By the early Teens, however, he and Constanze divorced and Wack returned to the Angel City. He must’ve done well in business, however, because he lived on his “own income,” which in census-speak usually means that he was financially able to retire. He was, however, one of many signatories for an advertisement in fall 1911 and taken out by the Los Angeles Taxpayers’ League, an organization of business leaders and manufacturers of alcoholic beverages, among others, fighting efforts by temperance advocates for the “total prohibition” of alcohol in the city. By the end of the decade, though, those campaigns were somewhat successful locally and then nationally, with the passage of the 18th Amendment and national Prohibition from 1920 to 1933.

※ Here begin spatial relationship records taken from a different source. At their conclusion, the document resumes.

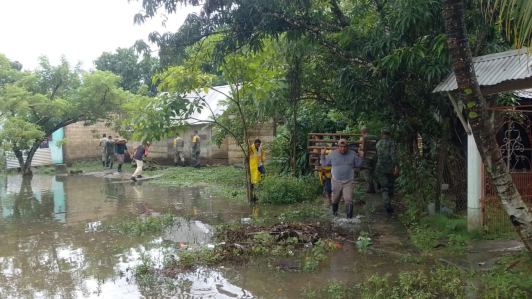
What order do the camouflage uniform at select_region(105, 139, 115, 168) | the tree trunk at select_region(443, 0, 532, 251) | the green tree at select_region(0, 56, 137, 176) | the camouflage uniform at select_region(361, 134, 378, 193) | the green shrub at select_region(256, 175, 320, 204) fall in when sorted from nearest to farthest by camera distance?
the tree trunk at select_region(443, 0, 532, 251), the camouflage uniform at select_region(361, 134, 378, 193), the green shrub at select_region(256, 175, 320, 204), the green tree at select_region(0, 56, 137, 176), the camouflage uniform at select_region(105, 139, 115, 168)

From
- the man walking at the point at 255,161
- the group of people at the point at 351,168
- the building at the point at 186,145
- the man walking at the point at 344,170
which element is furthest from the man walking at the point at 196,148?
the man walking at the point at 344,170

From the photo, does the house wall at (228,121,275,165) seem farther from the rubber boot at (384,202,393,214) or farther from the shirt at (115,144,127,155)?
the rubber boot at (384,202,393,214)

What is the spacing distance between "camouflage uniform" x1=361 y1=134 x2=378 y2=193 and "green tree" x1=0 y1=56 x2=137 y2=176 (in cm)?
1096

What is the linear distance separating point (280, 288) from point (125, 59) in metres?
32.3

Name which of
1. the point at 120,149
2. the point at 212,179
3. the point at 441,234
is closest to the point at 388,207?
the point at 441,234

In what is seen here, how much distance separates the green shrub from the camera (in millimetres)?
10633

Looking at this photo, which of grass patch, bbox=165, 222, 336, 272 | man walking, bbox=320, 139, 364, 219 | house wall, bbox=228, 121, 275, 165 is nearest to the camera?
grass patch, bbox=165, 222, 336, 272

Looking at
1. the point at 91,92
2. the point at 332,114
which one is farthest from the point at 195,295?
the point at 91,92

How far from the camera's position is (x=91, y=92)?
1797cm

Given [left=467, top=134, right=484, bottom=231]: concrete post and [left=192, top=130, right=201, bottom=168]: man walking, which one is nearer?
[left=467, top=134, right=484, bottom=231]: concrete post

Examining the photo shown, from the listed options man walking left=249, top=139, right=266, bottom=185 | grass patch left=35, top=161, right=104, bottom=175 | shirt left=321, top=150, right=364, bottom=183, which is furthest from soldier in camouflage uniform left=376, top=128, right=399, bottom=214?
grass patch left=35, top=161, right=104, bottom=175

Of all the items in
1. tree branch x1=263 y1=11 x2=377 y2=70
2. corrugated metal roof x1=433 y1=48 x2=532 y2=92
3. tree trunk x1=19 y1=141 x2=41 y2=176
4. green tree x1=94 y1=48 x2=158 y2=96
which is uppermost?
green tree x1=94 y1=48 x2=158 y2=96

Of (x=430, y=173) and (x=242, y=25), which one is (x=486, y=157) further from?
(x=242, y=25)

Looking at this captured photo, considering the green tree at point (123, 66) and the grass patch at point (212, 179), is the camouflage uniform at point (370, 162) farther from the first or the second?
the green tree at point (123, 66)
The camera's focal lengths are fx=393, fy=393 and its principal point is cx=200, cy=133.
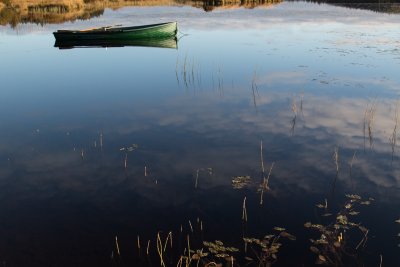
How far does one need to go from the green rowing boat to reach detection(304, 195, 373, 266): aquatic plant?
23651 mm

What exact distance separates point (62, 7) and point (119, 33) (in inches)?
1210

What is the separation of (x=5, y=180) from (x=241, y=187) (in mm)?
5806

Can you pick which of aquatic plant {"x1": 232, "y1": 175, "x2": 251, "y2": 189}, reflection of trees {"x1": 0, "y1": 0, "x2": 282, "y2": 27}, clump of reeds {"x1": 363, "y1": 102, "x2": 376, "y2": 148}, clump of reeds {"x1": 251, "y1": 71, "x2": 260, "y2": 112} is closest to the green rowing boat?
clump of reeds {"x1": 251, "y1": 71, "x2": 260, "y2": 112}

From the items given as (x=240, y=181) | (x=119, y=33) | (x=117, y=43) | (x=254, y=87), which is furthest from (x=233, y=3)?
(x=240, y=181)

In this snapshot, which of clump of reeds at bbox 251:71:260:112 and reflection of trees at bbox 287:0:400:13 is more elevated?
reflection of trees at bbox 287:0:400:13

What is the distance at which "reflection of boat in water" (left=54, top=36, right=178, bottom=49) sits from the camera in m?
30.0

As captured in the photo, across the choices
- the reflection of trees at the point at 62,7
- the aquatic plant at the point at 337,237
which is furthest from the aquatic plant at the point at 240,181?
the reflection of trees at the point at 62,7

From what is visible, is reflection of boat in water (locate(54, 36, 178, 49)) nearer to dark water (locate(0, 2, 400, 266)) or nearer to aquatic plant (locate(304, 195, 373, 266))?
dark water (locate(0, 2, 400, 266))

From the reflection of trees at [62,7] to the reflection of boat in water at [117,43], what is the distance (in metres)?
14.4

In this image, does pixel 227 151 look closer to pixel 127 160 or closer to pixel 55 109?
pixel 127 160

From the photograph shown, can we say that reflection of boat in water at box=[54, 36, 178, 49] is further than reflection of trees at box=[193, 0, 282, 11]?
No

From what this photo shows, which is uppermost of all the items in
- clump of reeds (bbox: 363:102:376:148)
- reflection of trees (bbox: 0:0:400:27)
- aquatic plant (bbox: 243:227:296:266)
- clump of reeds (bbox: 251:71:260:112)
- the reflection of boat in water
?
reflection of trees (bbox: 0:0:400:27)

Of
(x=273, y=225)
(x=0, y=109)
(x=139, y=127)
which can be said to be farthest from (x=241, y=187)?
(x=0, y=109)

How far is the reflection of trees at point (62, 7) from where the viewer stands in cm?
4651
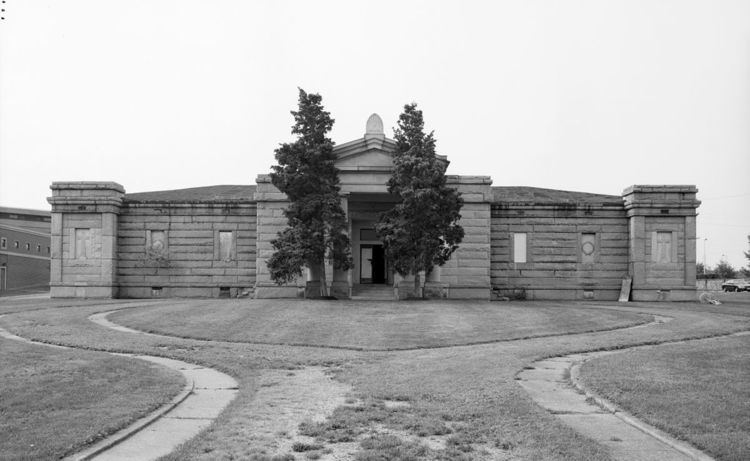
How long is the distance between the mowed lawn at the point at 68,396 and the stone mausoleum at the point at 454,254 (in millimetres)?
22943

Otherwise, Wack held on to his Wilhardt Tract property and likely did well leasing out his lots for additional passive income (he had St. Louis holdings, as well.) In spring 1913, he advertised for the sale of a section along North Main of nearly 400 feet frontage and 165 feet deep and another lot behind that of about the same size, with this comprising close to a city block. He noted that this was an industrial district with good rail access and “a most desirable site for warehouses, manufacturing sites, market[s], hall[s], store buildings” and other uses.
Wack informed prospective buyers that “I must have money, [and] therefore concluded to offer the entire tract, or part of it, for cash and time to suit,” the latter meaning terms which were laid out in some detail, though he was willing to take offers on leases from 10 to 99 years. He added, for context, that the growing trade with Asia, the impending opening of the Panama Canal and completion of the Los Angeles Aqueduct, improvements to Los Angeles Harbor, a proposed union terminal for all railroads nearby “and as a natural consequence a tremendous increase to be expected in the population of Los Angeles,” as making his property particularly well-placed and valuable.
The owner then concluded by imploring readers:
Take time by the forelock! Here is your chance! The lesson of the present-day building activity is eloquent with suggestions for the wise.
Undoubtedly, Wack, who was then living in the Rampart district of the city, was as activated by real estate speculation, having also owned a 170-acre ranch near Redding in northern California as well as his St. Louis holdings, as he had long been in his business as a wine merchant. Yet, at the end of 1923, he advertised again for sale of the Main Street frontage, suitable for manufacturing or mercantile uses after a 30-day notice to the tenants to vacate, of his Wilhardt Tract property, stating that “circumstances necessitate the immediate disposition” of it, through a cash sale, on terms, or that he would “eventually consider a long-term lease.”
Whether he was able to make a deal or not, he died several months later, in April 1924, just a few days after his 73rd birthday and was buried at Inglewood Park Cemetery. Paul Wack is not a well-known name in Los Angeles wine history, but he was one of many Germans who worked in the local industry in the late 19th century and this trade card represents his role in that rapidly changing world.